# Installing a gas range (advice needed)



## Krichton

I'm installing a new gas range. Is there anything I need to know before connecting the new one and turning on the gas for the first time in 5 months? Thanks!


----------



## canadaclub

Is this a countertop range?


----------



## Krichton

No freestanding.


----------



## ncor

test your fittings with soappy water rinse and find a match


----------



## jeff1

Hi,

This may help....

http://www.applianceaid.com/gasconnector.html

jeff.


----------



## NothingsLevel

It's really easy - I did it myself last winter for the first time. If you've ever hooked up a gas clothes dryer, it's the exact same deal.

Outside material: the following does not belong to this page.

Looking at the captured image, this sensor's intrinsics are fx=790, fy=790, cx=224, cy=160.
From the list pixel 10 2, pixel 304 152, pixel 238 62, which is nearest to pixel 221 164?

Get the kit which comes with the gas line, fittings, sealant and soapy water "test fluid" all in one bag. *Follow the printed directions* and as long as you know which end of a wrench to hold, you should be done in under 30 minutes.


----------



## Krichton

Thanks for all the replies. I was actually concerned more about the gas than anything else. Now that I finally got around to connecting everything I just discovered that the nipple still attached to the gas pipe is too small to be connected to the standard gas supply line that came with the range. Damn that thing is tight!!


----------



## jeff1

> Damn that thing is tight!!


Sometimes a little penetrating oil soaked in helps.

jeff.


----------



## Hushpuppy

The good thing is, if you screw it up you'll smell it pretty quick... Just make sure your "off" valve works well!

I used teflon tape on my threads when I attached my range. Make sure you use it only on the threads, and not on the surfaces where the nipple joins.


----------